На вопрос, станет ли удерживать, если он соберётся ТУДА опять, Ирина Владимировна затихает. Она не сможет его остановить и знает это прекрасно. Перед первой военной командировкой в Донбасс были уговоры со слезами. Но уже тогда он отрезал: «Ляжешь на пороге — переступлю и поеду».
— Он без этого не может. Вот сейчас: ноги ещё болят, а форму держит — правильное питание, спорт. И смеётся: мол, медаль есть, орден есть — надо ехать за звездой (Золотая Звезда — высшая награда в России за геройский подвиг. — Авт.).
А ещё мама говорит, что Фёдор действительно изменился. Он стал с ней нежнее.
КСТАТИ
- 26 августа 2000-го посмертно награждены орденами Мужества все 117 членов экипажа и гражданских специалистов погибшей атомной подлодки «Курск». Командиру Геннадию Лячину посмертно присвоено звание Героя России.

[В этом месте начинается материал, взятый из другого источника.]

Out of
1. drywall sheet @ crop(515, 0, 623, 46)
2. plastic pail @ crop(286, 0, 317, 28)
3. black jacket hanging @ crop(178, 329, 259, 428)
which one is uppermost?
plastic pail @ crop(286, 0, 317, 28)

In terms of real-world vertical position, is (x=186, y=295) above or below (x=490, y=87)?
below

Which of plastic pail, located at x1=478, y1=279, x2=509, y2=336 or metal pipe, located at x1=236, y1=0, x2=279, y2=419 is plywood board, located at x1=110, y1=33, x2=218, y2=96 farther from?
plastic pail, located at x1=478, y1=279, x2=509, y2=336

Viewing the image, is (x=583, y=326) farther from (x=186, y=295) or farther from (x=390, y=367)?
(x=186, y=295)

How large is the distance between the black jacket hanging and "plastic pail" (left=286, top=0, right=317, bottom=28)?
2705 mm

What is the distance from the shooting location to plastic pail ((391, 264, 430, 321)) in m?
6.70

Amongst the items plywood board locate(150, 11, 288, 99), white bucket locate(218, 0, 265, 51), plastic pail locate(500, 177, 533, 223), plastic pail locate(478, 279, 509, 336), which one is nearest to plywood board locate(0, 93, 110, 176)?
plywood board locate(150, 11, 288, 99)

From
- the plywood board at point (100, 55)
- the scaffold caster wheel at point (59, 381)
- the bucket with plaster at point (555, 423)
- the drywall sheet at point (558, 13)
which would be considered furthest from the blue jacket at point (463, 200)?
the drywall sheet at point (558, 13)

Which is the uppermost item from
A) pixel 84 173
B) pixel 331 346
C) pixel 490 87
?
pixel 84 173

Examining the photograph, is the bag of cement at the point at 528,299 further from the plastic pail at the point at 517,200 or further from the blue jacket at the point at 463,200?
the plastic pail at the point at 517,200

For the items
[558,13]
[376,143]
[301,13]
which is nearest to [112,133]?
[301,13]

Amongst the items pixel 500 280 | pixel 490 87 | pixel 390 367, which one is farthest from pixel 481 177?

- 18 марта 2023-го Владимир Путин внёс поправки в ст. 20.3.3 КоАП, введя наказание за дискредитацию добровольцев СВО, а также организаций и лиц, содействующих силам Минобороны (считается, что подразумеваются бойцы частных военных компаний). Гражданам грозит штраф от 30 тысяч до 50 тысяч рублей, юридическим лицам — от 300 тысяч до 500 тысяч рублей.
- В апреле 2018-го Владимир Путин посмертно наградил медалью «За отвагу» погибшего под обстрелом боевиков сирийского журналиста Халеда Гассана аль-Хатыба. Также эту награду получили водитель и оператор телеканала.